Police say in court records that Hunter told them he has been using methamphetamine lately, which made him paranoid.

Hunter's words in court came as no surprise to Jessica Kapaun, who didn't even stop to shower before she rushed to his first court appearance on murder and arson charges Wednesday afternoon. She was there to hear Hunter deny everything.

Kapaun, who shares a young son with Flowers and had remained close to him after their relationship fizzled, wept outside the courtroom.

"He lies about everything-everything is a lie," she said of Hunter, who'd claimed not to understand the charges as they were read to him, insisting he couldn't have killed two people in such a short time frame. "Everything's over a girl or drugs with that guy."
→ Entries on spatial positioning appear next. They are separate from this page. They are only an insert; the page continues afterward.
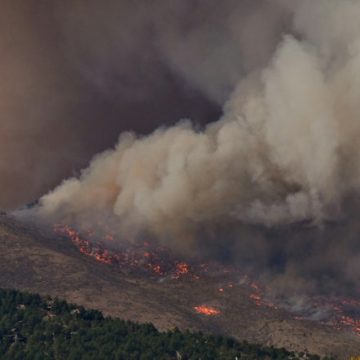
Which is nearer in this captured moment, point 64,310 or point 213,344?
point 213,344

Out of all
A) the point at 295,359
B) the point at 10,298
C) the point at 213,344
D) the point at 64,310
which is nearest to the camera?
the point at 295,359

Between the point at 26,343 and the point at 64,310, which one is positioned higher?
the point at 64,310

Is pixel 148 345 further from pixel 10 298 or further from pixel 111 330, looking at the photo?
pixel 10 298

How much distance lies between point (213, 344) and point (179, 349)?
28.4 feet

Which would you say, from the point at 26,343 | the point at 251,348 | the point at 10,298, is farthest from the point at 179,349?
the point at 10,298

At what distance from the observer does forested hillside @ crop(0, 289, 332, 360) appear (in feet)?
429

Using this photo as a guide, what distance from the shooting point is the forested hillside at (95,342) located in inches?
5143

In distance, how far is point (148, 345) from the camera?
136 meters

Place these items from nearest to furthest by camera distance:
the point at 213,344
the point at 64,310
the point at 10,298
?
the point at 213,344 → the point at 64,310 → the point at 10,298

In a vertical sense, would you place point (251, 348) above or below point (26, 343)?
above

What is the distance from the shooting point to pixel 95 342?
134 meters

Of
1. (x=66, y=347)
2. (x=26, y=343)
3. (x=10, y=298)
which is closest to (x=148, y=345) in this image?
(x=66, y=347)

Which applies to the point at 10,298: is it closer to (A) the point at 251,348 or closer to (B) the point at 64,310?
(B) the point at 64,310

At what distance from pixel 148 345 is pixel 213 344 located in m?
14.2
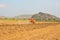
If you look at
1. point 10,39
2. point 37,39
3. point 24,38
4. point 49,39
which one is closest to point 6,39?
point 10,39

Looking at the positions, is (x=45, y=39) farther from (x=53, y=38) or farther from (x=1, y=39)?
(x=1, y=39)

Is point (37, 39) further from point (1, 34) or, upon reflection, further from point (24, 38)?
point (1, 34)

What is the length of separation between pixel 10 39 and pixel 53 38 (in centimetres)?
313

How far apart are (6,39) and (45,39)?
2.94 meters

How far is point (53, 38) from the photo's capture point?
1206cm

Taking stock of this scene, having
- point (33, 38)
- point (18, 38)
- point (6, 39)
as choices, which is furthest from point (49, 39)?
point (6, 39)

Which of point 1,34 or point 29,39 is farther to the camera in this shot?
point 1,34

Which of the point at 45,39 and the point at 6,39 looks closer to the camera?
the point at 45,39

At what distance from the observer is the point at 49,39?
11922 mm

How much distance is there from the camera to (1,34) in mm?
14789

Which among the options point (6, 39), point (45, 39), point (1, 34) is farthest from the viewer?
point (1, 34)

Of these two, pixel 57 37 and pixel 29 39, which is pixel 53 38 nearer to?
pixel 57 37

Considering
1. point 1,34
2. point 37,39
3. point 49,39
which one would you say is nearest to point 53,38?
point 49,39

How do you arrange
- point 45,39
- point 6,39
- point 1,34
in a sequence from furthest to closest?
1. point 1,34
2. point 6,39
3. point 45,39
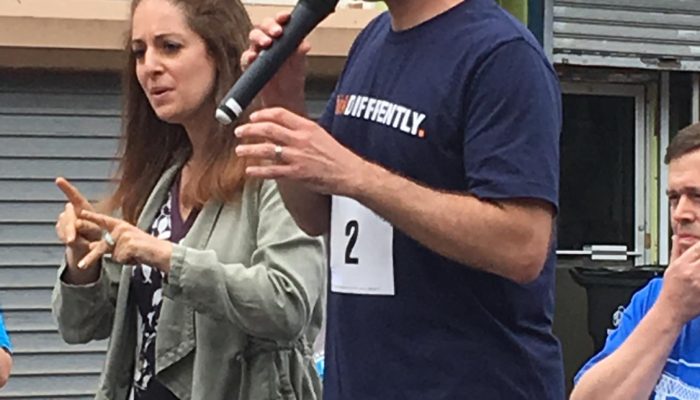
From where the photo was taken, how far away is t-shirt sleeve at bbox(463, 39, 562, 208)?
2008 millimetres

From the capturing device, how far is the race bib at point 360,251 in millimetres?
2172

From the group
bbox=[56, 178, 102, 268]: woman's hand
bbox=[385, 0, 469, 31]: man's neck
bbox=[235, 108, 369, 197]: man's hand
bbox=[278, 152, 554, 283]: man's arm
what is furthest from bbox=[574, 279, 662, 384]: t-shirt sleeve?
bbox=[56, 178, 102, 268]: woman's hand

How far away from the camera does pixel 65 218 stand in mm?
2947

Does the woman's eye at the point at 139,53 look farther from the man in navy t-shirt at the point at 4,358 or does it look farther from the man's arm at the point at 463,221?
the man's arm at the point at 463,221

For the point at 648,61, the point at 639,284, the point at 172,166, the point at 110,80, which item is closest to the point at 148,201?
the point at 172,166

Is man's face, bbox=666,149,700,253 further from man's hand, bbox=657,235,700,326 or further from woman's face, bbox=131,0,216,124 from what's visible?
woman's face, bbox=131,0,216,124

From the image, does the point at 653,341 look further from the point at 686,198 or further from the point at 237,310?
the point at 237,310

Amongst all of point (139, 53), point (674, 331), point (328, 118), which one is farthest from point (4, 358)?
point (674, 331)

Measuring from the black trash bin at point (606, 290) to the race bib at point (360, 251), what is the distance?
14.1 ft

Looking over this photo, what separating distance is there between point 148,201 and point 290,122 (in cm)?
129

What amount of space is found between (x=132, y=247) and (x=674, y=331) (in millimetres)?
1105

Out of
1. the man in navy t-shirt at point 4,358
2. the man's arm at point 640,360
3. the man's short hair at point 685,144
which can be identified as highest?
the man's short hair at point 685,144

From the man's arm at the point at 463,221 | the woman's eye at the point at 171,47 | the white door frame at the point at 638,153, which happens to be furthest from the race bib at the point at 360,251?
the white door frame at the point at 638,153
A stolen pickup with the license plate KAT 096 was seen driving away from Flowers' apartment at 319 12th Ave. N. Monday afternoon, and police say in court records that Hunter was the suspected driver because he had been seen driving the pickup previously.

Before the killings, officers had tried to stop Hunter while driving the stolen truck, but he eluded them, according to the court complaint.


Hunter was already wanted on a warrant linked to a shoplifting case and was arrested on that warrant about 7 a.m. Tuesday, a little more than six hours after firefighters responding to a fire call found Traut's body.

After reading him his Miranda rights, required for police interviews of suspects in custody, investigators allege Hunter admitted to killing Flowers and Traut.

Police also allege Hunter told them he stabbed Flowers multiple times, including once to the neck and one to the mouth, court records state. Medical records showed Flowers suffered more than 50 stab wounds, police say.

Kapaun said she came to court Wednesday to make sure prosecutors followed through with their plan to ask that Hunter receive no bail, based on the severity of the crimes and his lengthy criminal record, some of which is violent. Bail is required in all but the most serious cases in North Dakota.

Barring that, said Cass County prosecutor Leah Viste, the state wanted the judge to set his bail at $2 million. Judge Norman Anderson agreed to set no bail in the case.

Asked if she would withhold a plea deal, Viste replied, "That can happen."

If convicted of the Class AA felony murder charges, Hunter could be sentenced to a life term in prison without chance for parole.

Kapaun pondered how she would someday tell her little boy what had happened to his father.


"You heard his record," she said of Hunter. "Why was he even out on the street?"